Consegna 1 — Modifica i record che seguono il testo: sostituisci "carpet" con "rug" e lascia invariato tutto il resto.
::::
Domenica si sono tenute le elezioni europee e i risultati – lo sappiamo – non hanno lasciato spazio a dubbi. La Lega cresce, cresce tantissimo, portandosi al 34,33%. Un dato, questo, che tutti bene o male si aspettavano. Ciò che non ci si aspettava è la debacle del M5s. Alle politiche del 4 marzo 2018 il MoVimento si era issato come primo partito al 32,68%. Oggi, è quasi dimezzato con una percentuale pari al 17,07%. Dal canto suo, il PD recupera lo svantaggio e compie il tanto agognato quanto insperato sorpasso sugli stessi grillini. Forza Italia (8,79%) appare invece balcanizzata, ridotta ai minimi termini, quasi raggiunta dal partito di Giorgia Meloni, Fratelli d’Italia, al 6,46%.

I primi cinque partiti che hanno superato lo sbarramento del 4% e che hanno letto parlamentari europei. Fonte: Ministero dell’Interno
Ma come si possono leggere questi risultati elettorali, magari con un occhio alla storia e uno al futuro prossimo? Innanzitutto, ciò che è utile fare è osservare quelle che sono i primi flussi di voto, gli spostamenti di elettorato da una formazione all’altra rispetto alle elezioni politiche. Per farlo, utilizziamo questo grafico molto utile prodotto da YouTrend e che potete trovare con un’analisi ancora più ampia a questo link.
Come appare dal grafico, il voto dei Cinquestelle alle politiche 2018 pare essersi “sezionato” alle europee 2019. È interessante notare come una buona parte del flusso M5s pare essersi spostato verso le Lega di Salvini, l’altro partner di Governo. Questo potrebbe spiegarsi alla luce dell’appiattimento del M5s di fronte all’esuberanza comunicativa e mediale di Matteo Salvini. L’indecisione pentastellata su molti temi cruciali in questi mesi di Governo potrebbe aver spinto una parte di elettorato grillino (quello più tendente a destra) a scegliere la “linea dura” e “decisionista” di Matteo Salvini.
Tutto ciò lo si potrebbe chiamare “Effetto Matteo”, una sorta di “effetto calamita”. Matteo Salvini infatti attrae, cattura. Come si nota dai flussi, la Lega delle Europee 2019 (in alto a destra) prosciugherebbe voti tanto dai già citati grillini quanto da Forza Italia. Il partito di Silvio Berlusconi è stretto in una morsa tra una Lega straripante e un Fratelli d’Italia (in basso a destra) che eroderebbe parte dell’elettorato forzista delle politiche 2018.
Ora, Matteo Salvini è in una posizione di forza. I rapporti nella maggioranza di Governo si sono invertiti. Ora è il M5s che dovrà decidere cosa fare: lasciare il contratto di Governo e addossarsi le colpe di un’eventuale crisi oppure, dall’altro lato, proseguire l’esperienza dell’esecutivo Conte, evitando però di essere ulteriormente “vampirizzato” dalla morsa leghista.
::::
Consegna 2 — Prosegui il testo sulle elezioni europee del 2019 a partire dalla sua ultima frase.
::::
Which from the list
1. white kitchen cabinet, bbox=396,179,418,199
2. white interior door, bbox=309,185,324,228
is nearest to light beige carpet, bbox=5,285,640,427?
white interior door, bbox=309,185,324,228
::::
Risposta 1 —
Which from the list
1. white kitchen cabinet, bbox=396,179,418,199
2. white interior door, bbox=309,185,324,228
is nearest to light beige rug, bbox=5,285,640,427?
white interior door, bbox=309,185,324,228

Risposta 2 —
Tuttavia, anche Matteo Salvini potrebbe avere alcuni grattacapi. Ed è interessante per questo richiamare un passato abbastanza recente. Il tutto, per fare un paragone forse azzardato ma suggestivo tra due “Matteo” quantomai diversi ma mai come oggi vicini.
Torniamo dunque al 2014, esattamente 5 anni fa, il giorno dopo il voto di quelle europee in cui fu il PD ad ottenere percentuali che oggi diremmo “salviniane” (e anche più. Nel 2014, il PD arrivò al 40,82%. Ebbene, sia in quel caso che in quello odierno, ambo i partiti vincitori (PD e Lega) hanno beneficiato della popolarità estrema dei loro leader. Tradotto, quel magnetismo capace di catturare voti da parte di entrambi i “Matteo” in questione. Il primo (Renzi) nel maggio 2014 era a livelli di popolarità altissima, una cattura-voti capace di attrarre anche i moderati al di fuori degli schemi tradizionali del PD. Sappiamo tutti poi come andò a finire, tra lo “scacco” ad Enrico Letta e il referendum costituzionale.
Oggi, la Lega beneficia dell’altro Matteo (Salvini), che è mediatamente straripante e sulla cresta dell’onda. Ora, a Salvini, che pare quasi nella medesima posizione di forza dell’omologo Renzi, non dovrà commettere gli stessi errori. Renzi, forte del risultato europeo, puntò subito a divenire Premier. Tuttavia, il già citato scacco ad Enrico Letta, gli costò i primi mal di pancia dalla sua base.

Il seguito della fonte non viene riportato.